> **THE PROBLEM**: Give every entry again, exactly.

> **RECORDS SUPPLIED**:
- - - -

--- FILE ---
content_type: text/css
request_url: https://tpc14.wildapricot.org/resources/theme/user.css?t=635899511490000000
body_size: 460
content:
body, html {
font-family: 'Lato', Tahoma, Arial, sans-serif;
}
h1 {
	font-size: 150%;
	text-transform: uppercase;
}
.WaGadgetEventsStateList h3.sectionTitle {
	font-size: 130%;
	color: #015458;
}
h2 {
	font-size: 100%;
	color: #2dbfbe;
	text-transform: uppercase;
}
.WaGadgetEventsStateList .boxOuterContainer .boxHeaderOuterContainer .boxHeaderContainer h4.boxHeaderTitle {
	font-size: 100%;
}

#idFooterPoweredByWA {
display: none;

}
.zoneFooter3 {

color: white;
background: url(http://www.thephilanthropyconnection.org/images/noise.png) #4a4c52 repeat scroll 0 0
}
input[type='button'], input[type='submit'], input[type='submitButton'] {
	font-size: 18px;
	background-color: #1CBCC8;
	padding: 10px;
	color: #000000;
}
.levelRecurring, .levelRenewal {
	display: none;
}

- - - -

> **EXPECTED OUTPUT**:
--- FILE ---
content_type: text/css
request_url: https://tpc14.wildapricot.org/resources/theme/user.css?t=635899511490000000
body_size: 460
content:
body, html {
font-family: 'Lato', Tahoma, Arial, sans-serif;
}
h1 {
	font-size: 150%;
	text-transform: uppercase;
}
.WaGadgetEventsStateList h3.sectionTitle {
	font-size: 130%;
	color: #015458;
}
h2 {
	font-size: 100%;
	color: #2dbfbe;
	text-transform: uppercase;
}
.WaGadgetEventsStateList .boxOuterContainer .boxHeaderOuterContainer .boxHeaderContainer h4.boxHeaderTitle {
	font-size: 100%;
}

#idFooterPoweredByWA {
display: none;

}
.zoneFooter3 {

color: white;
background: url(http://www.thephilanthropyconnection.org/images/noise.png) #4a4c52 repeat scroll 0 0
}
input[type='button'], input[type='submit'], input[type='submitButton'] {
	font-size: 18px;
	background-color: #1CBCC8;
	padding: 10px;
	color: #000000;
}
.levelRecurring, .levelRenewal {
	display: none;
}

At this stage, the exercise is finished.